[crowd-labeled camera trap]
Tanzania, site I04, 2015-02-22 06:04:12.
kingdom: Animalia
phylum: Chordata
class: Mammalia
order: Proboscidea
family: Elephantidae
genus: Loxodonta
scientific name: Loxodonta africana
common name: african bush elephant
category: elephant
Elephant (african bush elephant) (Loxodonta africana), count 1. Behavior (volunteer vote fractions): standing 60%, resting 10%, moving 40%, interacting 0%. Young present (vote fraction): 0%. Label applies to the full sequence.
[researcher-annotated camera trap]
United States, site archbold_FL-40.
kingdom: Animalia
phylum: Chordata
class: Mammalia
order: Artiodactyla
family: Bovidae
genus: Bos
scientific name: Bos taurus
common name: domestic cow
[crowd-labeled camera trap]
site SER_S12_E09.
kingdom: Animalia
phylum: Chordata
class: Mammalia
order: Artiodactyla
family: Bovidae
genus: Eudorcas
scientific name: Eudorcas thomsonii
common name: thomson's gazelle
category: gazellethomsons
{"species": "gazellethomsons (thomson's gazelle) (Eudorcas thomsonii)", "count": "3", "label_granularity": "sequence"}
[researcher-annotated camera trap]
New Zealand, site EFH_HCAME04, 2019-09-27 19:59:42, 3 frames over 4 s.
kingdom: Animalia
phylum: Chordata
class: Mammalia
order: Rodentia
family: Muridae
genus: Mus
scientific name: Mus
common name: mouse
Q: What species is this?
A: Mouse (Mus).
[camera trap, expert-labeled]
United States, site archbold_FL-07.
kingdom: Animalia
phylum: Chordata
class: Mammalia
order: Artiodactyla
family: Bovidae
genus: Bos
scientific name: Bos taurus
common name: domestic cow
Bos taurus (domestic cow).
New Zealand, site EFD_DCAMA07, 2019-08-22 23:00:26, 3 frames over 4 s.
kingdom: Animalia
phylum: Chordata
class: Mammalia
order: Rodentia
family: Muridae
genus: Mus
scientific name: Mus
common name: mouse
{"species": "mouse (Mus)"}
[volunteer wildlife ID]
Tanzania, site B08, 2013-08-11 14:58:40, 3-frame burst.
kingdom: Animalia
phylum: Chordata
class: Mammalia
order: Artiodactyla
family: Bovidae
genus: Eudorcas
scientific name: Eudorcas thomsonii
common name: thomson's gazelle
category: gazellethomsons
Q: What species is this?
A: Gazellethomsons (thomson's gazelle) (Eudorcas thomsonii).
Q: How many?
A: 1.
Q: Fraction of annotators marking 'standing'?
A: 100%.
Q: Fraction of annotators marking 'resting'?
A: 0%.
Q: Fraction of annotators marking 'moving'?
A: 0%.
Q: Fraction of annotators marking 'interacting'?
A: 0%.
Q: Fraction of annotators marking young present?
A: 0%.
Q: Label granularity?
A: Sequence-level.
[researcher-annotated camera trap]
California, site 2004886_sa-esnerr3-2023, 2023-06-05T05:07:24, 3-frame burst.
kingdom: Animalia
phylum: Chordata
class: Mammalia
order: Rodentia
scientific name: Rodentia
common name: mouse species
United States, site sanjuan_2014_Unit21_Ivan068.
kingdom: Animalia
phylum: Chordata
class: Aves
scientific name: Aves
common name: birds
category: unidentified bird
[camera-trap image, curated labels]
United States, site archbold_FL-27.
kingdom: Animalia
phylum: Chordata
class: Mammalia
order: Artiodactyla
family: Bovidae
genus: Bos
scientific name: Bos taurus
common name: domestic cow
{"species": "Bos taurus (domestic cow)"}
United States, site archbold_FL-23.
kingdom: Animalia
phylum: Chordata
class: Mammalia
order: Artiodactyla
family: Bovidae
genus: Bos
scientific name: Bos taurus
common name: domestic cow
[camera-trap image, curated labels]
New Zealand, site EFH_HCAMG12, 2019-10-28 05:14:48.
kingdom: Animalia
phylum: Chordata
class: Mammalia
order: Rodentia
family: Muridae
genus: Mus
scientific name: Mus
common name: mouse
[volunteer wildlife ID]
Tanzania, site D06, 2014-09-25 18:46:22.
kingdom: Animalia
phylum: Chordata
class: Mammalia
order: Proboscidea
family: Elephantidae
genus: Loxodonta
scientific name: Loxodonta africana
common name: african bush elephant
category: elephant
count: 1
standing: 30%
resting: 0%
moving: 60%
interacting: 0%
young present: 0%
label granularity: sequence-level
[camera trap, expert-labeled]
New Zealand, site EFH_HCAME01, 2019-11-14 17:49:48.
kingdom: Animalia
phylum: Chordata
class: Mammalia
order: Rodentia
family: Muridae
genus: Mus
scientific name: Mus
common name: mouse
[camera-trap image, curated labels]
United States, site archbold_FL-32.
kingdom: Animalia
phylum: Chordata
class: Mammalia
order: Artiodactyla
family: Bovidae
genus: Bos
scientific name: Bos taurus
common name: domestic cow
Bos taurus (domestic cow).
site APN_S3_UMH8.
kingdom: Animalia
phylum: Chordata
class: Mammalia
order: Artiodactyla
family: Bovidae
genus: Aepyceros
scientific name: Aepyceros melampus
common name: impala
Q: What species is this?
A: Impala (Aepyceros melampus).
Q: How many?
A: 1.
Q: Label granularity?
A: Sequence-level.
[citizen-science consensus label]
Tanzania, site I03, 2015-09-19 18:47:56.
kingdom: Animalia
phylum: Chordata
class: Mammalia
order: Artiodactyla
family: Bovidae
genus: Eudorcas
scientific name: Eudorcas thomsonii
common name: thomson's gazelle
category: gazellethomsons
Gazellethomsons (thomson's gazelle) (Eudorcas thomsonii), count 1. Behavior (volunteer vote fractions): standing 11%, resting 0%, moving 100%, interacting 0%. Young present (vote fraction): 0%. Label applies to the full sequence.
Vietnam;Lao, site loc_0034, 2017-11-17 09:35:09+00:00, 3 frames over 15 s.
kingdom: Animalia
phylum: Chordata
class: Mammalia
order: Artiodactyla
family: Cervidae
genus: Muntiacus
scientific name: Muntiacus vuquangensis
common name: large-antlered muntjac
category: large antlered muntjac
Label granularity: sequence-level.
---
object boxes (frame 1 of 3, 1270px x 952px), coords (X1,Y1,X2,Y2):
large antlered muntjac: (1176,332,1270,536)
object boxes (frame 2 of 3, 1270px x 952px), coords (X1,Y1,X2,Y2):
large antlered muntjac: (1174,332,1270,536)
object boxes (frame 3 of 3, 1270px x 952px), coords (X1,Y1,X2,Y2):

------

Copy out the material above in full.

**RESPONSE AREA:**
[crowd-labeled camera trap]
Tanzania, site I04, 2015-02-22 06:04:12.
kingdom: Animalia
phylum: Chordata
class: Mammalia
order: Proboscidea
family: Elephantidae
genus: Loxodonta
scientific name: Loxodonta africana
common name: african bush elephant
category: elephant
Elephant (african bush elephant) (Loxodonta africana), count 1. Behavior (volunteer vote fractions): standing 60%, resting 10%, moving 40%, interacting 0%. Young present (vote fraction): 0%. Label applies to the full sequence.
[researcher-annotated camera trap]
United States, site archbold_FL-40.
kingdom: Animalia
phylum: Chordata
class: Mammalia
order: Artiodactyla
family: Bovidae
genus: Bos
scientific name: Bos taurus
common name: domestic cow
[crowd-labeled camera trap]
site SER_S12_E09.
kingdom: Animalia
phylum: Chordata
class: Mammalia
order: Artiodactyla
family: Bovidae
genus: Eudorcas
scientific name: Eudorcas thomsonii
common name: thomson's gazelle
category: gazellethomsons
{"species": "gazellethomsons (thomson's gazelle) (Eudorcas thomsonii)", "count": "3", "label_granularity": "sequence"}
[researcher-annotated camera trap]
New Zealand, site EFH_HCAME04, 2019-09-27 19:59:42, 3 frames over 4 s.
kingdom: Animalia
phylum: Chordata
class: Mammalia
order: Rodentia
family: Muridae
genus: Mus
scientific name: Mus
common name: mouse
Q: What species is this?
A: Mouse (Mus).
[camera trap, expert-labeled]
United States, site archbold_FL-07.
kingdom: Animalia
phylum: Chordata
class: Mammalia
order: Artiodactyla
family: Bovidae
genus: Bos
scientific name: Bos taurus
common name: domestic cow
Bos taurus (domestic cow).
New Zealand, site EFD_DCAMA07, 2019-08-22 23:00:26, 3 frames over 4 s.
kingdom: Animalia
phylum: Chordata
class: Mammalia
order: Rodentia
family: Muridae
genus: Mus
scientific name: Mus
common name: mouse
{"species": "mouse (Mus)"}
[volunteer wildlife ID]
Tanzania, site B08, 2013-08-11 14:58:40, 3-frame burst.
kingdom: Animalia
phylum: Chordata
class: Mammalia
order: Artiodactyla
family: Bovidae
genus: Eudorcas
scientific name: Eudorcas thomsonii
common name: thomson's gazelle
category: gazellethomsons
Q: What species is this?
A: Gazellethomsons (thomson's gazelle) (Eudorcas thomsonii).
Q: How many?
A: 1.
Q: Fraction of annotators marking 'standing'?
A: 100%.
Q: Fraction of annotators marking 'resting'?
A: 0%.
Q: Fraction of annotators marking 'moving'?
A: 0%.
Q: Fraction of annotators marking 'interacting'?
A: 0%.
Q: Fraction of annotators marking young present?
A: 0%.
Q: Label granularity?
A: Sequence-level.
[researcher-annotated camera trap]
California, site 2004886_sa-esnerr3-2023, 2023-06-05T05:07:24, 3-frame burst.
kingdom: Animalia
phylum: Chordata
class: Mammalia
order: Rodentia
scientific name: Rodentia
common name: mouse species
United States, site sanjuan_2014_Unit21_Ivan068.
kingdom: Animalia
phylum: Chordata
class: Aves
scientific name: Aves
common name: birds
category: unidentified bird
[camera-trap image, curated labels]
United States, site archbold_FL-27.
kingdom: Animalia
phylum: Chordata
class: Mammalia
order: Artiodactyla
family: Bovidae
genus: Bos
scientific name: Bos taurus
common name: domestic cow
{"species": "Bos taurus (domestic cow)"}
United States, site archbold_FL-23.
kingdom: Animalia
phylum: Chordata
class: Mammalia
order: Artiodactyla
family: Bovidae
genus: Bos
scientific name: Bos taurus
common name: domestic cow
[camera-trap image, curated labels]
New Zealand, site EFH_HCAMG12, 2019-10-28 05:14:48.
kingdom: Animalia
phylum: Chordata
class: Mammalia
order: Rodentia
family: Muridae
genus: Mus
scientific name: Mus
common name: mouse
[volunteer wildlife ID]
Tanzania, site D06, 2014-09-25 18:46:22.
kingdom: Animalia
phylum: Chordata
class: Mammalia
order: Proboscidea
family: Elephantidae
genus: Loxodonta
scientific name: Loxodonta africana
common name: african bush elephant
category: elephant
count: 1
standing: 30%
resting: 0%
moving: 60%
interacting: 0%
young present: 0%
label granularity: sequence-level
[camera trap, expert-labeled]
New Zealand, site EFH_HCAME01, 2019-11-14 17:49:48.
kingdom: Animalia
phylum: Chordata
class: Mammalia
order: Rodentia
family: Muridae
genus: Mus
scientific name: Mus
common name: mouse
[camera-trap image, curated labels]
United States, site archbold_FL-32.
kingdom: Animalia
phylum: Chordata
class: Mammalia
order: Artiodactyla
family: Bovidae
genus: Bos
scientific name: Bos taurus
common name: domestic cow
Bos taurus (domestic cow).
site APN_S3_UMH8.
kingdom: Animalia
phylum: Chordata
class: Mammalia
order: Artiodactyla
family: Bovidae
genus: Aepyceros
scientific name: Aepyceros melampus
common name: impala
Q: What species is this?
A: Impala (Aepyceros melampus).
Q: How many?
A: 1.
Q: Label granularity?
A: Sequence-level.
[citizen-science consensus label]
Tanzania, site I03, 2015-09-19 18:47:56.
kingdom: Animalia
phylum: Chordata
class: Mammalia
order: Artiodactyla
family: Bovidae
genus: Eudorcas
scientific name: Eudorcas thomsonii
common name: thomson's gazelle
category: gazellethomsons
Gazellethomsons (thomson's gazelle) (Eudorcas thomsonii), count 1. Behavior (volunteer vote fractions): standing 11%, resting 0%, moving 100%, interacting 0%. Young present (vote fraction): 0%. Label applies to the full sequence.
Vietnam;Lao, site loc_0034, 2017-11-17 09:35:09+00:00, 3 frames over 15 s.
kingdom: Animalia
phylum: Chordata
class: Mammalia
order: Artiodactyla
family: Cervidae
genus: Muntiacus
scientific name: Muntiacus vuquangensis
common name: large-antlered muntjac
category: large antlered muntjac
Label granularity: sequence-level.
---
object boxes (frame 1 of 3, 1270px x 952px), coords (X1,Y1,X2,Y2):
large antlered muntjac: (1176,332,1270,536)
object boxes (frame 2 of 3, 1270px x 952px), coords (X1,Y1,X2,Y2):
large antlered muntjac: (1174,332,1270,536)
object boxes (frame 3 of 3, 1270px x 952px), coords (X1,Y1,X2,Y2):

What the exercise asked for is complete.